For the first week, both the morning and afternoon practices generally lasted about 90 minutes. Once the entire squad was on hand, the full contact morning workout normally ran 2 to 2½ hours with a shorter, lighter workout in the afternoon, or sometimes just a special-teams only practice.

"When you hit, hit, hit, they can't even listen to you at the evening meeting," Holmgren said in a pre-camp press conference. "It becomes a question of survival."

Like Vince Lombardi, Holmgren didn't feel the need to prove how demanding a coach he was; he figured his players would get the drift soon enough.

Nobody welcomed the change more than Domenic Gentile, who had been hired as a part-time assistant trainer by Lombardi in 1961 and was now in his 32nd and final season with the Packers. He had become head trainer in 1969 and that meant he had held the position under all six coaches who were the first to follow Lombardi.

"I'd always felt that Packers teams, since the end of the Lombardi era, worked too hard and too long in their practices," Gentile wrote in his book "The Packer Tapes," co-authored by Gary D'Amato.

"Many people thought Vince was a tough coach – and certainly in many ways he was – but he did not believe in contact during both sessions of two-a-days.

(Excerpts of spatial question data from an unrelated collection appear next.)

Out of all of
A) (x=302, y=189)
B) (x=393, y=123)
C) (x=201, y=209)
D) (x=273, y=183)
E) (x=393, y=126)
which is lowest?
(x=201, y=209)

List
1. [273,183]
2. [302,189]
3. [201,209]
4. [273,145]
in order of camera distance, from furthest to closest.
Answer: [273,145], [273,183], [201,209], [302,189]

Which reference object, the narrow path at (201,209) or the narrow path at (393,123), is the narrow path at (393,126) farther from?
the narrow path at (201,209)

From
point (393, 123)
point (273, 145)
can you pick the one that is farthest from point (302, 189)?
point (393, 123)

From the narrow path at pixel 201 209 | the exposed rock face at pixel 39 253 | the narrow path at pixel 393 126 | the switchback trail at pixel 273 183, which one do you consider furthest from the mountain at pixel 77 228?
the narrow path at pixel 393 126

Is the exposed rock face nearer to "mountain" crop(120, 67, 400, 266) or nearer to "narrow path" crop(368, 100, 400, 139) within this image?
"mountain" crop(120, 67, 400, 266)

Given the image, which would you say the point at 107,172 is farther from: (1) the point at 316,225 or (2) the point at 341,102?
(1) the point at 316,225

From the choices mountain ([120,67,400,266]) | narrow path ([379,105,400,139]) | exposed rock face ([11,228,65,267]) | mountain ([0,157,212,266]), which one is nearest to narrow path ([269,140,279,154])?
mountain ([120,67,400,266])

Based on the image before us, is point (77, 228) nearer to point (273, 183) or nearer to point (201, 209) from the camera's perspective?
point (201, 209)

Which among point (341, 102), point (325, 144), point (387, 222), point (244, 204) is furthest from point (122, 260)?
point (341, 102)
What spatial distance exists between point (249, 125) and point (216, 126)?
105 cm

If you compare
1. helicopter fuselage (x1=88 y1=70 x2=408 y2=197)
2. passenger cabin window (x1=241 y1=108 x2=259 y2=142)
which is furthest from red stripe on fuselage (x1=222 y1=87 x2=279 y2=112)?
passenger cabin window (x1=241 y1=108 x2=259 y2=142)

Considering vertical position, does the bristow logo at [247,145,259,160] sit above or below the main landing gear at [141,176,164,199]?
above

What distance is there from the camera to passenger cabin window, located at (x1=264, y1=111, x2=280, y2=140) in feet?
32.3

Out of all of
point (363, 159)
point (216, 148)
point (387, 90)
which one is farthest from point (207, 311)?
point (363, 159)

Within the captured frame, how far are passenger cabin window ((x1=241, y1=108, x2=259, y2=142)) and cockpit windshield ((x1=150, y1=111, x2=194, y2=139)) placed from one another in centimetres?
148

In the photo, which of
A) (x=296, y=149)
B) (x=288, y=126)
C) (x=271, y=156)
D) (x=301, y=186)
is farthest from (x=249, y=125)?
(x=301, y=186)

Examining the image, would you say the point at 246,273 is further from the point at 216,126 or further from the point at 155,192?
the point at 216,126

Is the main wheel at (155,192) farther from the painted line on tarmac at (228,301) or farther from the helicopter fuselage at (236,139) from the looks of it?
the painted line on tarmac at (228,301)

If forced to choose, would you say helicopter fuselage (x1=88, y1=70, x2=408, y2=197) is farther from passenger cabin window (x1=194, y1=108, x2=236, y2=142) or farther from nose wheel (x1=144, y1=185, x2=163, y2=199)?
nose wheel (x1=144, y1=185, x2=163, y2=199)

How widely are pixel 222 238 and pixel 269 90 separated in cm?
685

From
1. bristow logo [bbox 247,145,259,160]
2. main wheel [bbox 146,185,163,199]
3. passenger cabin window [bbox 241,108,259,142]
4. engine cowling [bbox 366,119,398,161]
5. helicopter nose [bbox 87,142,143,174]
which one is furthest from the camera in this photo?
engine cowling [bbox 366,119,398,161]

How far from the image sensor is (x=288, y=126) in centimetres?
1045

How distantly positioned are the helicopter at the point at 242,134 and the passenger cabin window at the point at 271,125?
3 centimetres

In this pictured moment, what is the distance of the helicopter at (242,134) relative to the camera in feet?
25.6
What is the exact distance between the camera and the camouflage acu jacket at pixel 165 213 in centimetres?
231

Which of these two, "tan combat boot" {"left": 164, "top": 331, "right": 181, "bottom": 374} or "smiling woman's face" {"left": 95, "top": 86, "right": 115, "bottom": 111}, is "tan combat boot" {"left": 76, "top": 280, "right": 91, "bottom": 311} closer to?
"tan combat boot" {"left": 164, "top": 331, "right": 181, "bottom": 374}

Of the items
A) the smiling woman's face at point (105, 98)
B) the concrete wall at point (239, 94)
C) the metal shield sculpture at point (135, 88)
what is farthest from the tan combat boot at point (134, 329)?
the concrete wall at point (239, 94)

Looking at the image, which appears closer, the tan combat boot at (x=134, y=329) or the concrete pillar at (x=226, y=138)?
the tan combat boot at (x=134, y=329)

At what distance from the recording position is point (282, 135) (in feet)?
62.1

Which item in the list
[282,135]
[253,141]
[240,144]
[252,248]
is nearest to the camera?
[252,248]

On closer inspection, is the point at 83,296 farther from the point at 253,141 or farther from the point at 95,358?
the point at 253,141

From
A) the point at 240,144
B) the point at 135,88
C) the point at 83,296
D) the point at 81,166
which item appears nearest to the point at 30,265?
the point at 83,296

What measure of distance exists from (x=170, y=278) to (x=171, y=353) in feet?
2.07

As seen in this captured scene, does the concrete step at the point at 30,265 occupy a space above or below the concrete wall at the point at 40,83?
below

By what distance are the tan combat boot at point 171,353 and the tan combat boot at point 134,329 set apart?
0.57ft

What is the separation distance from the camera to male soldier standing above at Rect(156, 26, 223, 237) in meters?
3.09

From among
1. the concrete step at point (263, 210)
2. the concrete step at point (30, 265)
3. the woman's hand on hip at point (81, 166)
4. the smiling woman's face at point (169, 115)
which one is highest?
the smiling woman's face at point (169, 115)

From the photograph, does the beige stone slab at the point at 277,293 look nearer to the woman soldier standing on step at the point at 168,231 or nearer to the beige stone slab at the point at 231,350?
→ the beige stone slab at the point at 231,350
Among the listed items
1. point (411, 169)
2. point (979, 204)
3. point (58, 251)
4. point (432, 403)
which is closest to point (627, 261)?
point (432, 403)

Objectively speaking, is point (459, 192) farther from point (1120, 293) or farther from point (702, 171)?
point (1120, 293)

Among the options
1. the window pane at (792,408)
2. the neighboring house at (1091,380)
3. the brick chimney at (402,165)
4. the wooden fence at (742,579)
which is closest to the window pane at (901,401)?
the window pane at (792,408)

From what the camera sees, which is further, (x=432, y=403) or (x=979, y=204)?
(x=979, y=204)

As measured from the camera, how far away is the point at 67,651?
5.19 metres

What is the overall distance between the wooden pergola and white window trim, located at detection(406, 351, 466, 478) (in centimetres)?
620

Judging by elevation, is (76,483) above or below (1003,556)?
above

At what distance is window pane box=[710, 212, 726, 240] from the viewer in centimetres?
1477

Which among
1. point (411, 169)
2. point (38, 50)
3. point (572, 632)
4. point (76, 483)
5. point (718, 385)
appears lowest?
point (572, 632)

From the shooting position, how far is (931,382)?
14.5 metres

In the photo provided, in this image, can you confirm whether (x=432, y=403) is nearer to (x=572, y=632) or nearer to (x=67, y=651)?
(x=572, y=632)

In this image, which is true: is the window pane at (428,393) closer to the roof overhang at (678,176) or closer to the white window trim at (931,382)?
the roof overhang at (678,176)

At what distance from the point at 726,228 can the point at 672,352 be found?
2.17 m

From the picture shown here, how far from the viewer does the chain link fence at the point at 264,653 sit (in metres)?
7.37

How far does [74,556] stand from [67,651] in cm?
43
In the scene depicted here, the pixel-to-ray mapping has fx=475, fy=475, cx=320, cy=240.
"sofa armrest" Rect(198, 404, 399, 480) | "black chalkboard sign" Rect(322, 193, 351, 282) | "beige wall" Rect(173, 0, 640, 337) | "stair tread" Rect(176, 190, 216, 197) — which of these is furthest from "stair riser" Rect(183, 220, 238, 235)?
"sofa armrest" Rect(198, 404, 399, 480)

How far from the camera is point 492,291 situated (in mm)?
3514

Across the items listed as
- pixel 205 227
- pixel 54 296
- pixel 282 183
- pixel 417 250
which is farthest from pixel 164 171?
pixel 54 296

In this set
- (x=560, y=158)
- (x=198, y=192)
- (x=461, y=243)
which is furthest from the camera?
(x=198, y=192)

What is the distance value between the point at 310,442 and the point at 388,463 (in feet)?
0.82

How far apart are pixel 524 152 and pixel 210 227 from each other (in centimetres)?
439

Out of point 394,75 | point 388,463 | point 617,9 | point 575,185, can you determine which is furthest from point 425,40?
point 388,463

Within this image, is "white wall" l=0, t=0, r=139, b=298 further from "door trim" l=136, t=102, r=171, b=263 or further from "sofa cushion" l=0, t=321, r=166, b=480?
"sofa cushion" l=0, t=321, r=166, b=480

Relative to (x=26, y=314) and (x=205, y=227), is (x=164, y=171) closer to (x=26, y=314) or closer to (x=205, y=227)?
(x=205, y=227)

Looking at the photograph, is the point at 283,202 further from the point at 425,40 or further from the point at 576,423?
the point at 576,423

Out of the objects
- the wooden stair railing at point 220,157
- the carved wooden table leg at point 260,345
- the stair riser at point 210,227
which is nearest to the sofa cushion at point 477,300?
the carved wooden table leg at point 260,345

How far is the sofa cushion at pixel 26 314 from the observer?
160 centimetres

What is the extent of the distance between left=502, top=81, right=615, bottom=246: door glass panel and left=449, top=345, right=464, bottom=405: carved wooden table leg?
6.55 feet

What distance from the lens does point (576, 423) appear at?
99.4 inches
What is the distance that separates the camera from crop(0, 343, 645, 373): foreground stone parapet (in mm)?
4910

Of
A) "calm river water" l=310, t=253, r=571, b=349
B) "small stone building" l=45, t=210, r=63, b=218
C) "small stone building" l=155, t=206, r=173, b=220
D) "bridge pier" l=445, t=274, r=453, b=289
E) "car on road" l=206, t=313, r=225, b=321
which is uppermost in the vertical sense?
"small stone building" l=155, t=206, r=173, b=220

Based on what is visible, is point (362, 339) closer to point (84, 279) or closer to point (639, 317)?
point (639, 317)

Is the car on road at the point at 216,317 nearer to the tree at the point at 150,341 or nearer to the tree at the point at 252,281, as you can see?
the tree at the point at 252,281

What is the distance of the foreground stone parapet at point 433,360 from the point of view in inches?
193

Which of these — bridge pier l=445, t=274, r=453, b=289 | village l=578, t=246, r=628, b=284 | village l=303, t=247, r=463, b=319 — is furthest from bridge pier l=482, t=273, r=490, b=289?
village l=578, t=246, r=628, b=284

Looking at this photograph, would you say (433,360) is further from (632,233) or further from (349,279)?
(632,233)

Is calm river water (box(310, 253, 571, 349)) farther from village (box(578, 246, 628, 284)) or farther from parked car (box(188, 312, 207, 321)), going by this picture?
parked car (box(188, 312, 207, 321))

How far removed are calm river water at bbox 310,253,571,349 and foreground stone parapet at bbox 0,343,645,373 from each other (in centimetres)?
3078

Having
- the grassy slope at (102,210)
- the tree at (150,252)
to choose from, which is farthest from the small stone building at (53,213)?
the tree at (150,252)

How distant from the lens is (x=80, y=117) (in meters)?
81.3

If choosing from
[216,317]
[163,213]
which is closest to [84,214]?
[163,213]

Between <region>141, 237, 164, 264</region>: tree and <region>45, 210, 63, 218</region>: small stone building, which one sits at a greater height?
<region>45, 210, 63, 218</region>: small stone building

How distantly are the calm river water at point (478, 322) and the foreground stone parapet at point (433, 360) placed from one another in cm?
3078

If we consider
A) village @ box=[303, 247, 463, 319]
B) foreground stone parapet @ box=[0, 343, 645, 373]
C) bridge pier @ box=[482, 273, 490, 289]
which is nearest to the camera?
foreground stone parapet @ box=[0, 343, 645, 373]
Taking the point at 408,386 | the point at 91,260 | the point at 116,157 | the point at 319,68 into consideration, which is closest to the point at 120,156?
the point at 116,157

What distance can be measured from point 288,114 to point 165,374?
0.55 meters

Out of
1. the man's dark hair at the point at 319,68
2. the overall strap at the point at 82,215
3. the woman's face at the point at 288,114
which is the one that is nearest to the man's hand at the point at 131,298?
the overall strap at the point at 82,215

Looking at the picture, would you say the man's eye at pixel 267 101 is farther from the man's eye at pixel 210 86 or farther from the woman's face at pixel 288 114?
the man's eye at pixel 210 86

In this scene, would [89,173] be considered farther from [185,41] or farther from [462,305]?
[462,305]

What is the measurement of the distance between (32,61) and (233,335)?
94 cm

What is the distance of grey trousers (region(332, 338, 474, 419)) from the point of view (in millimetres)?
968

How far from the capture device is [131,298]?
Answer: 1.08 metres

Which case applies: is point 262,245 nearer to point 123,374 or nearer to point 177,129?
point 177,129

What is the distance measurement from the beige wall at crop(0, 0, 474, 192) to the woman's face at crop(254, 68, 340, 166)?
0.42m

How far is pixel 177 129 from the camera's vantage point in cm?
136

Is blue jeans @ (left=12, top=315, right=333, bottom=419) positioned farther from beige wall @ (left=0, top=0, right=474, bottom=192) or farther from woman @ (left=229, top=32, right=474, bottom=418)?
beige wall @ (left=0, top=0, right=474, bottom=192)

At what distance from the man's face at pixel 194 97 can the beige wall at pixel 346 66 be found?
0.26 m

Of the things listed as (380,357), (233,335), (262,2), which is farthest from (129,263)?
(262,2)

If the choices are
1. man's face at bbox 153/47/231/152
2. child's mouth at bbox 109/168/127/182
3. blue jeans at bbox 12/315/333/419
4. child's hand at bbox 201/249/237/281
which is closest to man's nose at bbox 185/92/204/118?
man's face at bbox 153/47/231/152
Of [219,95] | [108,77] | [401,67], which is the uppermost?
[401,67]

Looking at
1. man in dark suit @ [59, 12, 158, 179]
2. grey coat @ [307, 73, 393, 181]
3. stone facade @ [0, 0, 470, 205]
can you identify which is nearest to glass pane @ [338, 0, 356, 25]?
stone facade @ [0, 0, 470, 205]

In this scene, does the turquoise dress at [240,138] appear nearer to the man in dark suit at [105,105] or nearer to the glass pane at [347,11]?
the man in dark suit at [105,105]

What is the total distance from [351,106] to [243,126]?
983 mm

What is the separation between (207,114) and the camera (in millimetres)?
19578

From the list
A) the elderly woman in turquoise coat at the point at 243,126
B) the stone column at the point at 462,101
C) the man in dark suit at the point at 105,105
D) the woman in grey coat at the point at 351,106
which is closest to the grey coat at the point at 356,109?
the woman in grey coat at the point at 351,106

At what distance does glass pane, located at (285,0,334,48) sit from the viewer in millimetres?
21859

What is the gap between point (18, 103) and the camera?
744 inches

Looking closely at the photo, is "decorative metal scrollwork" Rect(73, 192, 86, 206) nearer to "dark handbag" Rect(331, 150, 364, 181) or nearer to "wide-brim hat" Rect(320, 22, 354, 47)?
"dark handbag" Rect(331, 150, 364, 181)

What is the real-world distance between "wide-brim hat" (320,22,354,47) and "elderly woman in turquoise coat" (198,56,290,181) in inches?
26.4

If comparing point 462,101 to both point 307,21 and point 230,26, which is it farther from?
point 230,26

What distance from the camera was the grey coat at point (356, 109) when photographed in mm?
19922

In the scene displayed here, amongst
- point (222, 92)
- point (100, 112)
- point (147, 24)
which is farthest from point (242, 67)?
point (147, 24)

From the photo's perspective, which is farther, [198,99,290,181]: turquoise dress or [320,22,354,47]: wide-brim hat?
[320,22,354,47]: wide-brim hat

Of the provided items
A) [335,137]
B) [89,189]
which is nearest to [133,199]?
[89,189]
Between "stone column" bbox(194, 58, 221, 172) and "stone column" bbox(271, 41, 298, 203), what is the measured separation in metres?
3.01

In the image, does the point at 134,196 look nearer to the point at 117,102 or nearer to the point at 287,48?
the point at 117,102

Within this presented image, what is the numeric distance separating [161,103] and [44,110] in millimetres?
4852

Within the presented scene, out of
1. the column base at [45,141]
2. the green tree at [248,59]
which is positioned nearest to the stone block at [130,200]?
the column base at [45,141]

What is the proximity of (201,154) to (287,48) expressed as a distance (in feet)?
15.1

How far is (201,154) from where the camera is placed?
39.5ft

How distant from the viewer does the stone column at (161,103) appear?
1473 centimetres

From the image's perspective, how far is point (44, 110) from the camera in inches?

It was always shorts in the morning, pads in the afternoon.

"But (Phil) Bengtson, (Dan) Devine, (Bart) Starr, (Forrest) Gregg and (Lindy) Infante all had their teams hitting twice a day during training camp. Injuries mounted, and players never had a chance to rehabilitate them properly. Criticism of the training staff and medical staff increased, but a lot of things were out of our control. The players were expected to be on the field, and they were expected to hit twice a day. Period. There is no doubt in my mind that many of our teams went into the regular season dog tired and leg weary.

"Holmgren changed that, and it was like a breath of fresh air."

First-day testing under Holmgren also was more in line with what a player needed to do to prove he was in football shape, which again agreed with Lombardi's philosophy. Holmgren required players to run a series of 12 110-yard dashes in a prescribed time for each position. In other words, there were no distance runs or requirements that weren't football specific.

But it was no easy camp and there were consequences for players who didn't report in shape. A little more than a week into full-squad workouts, general manager Ron Wolf publicly berated players for not working harder in what were then voluntary offseason workouts.

"This is their livelihood," Wolf seethed. "I mean, my God, they're grown men. They're adults. Don't they know what they have to do when they come in here?"

Holmgren agreed the next day and offered his own down-the-road solution.

"Eventually what will happen is that those fellas that choose not to (work out harder before camp) won't be here," he said.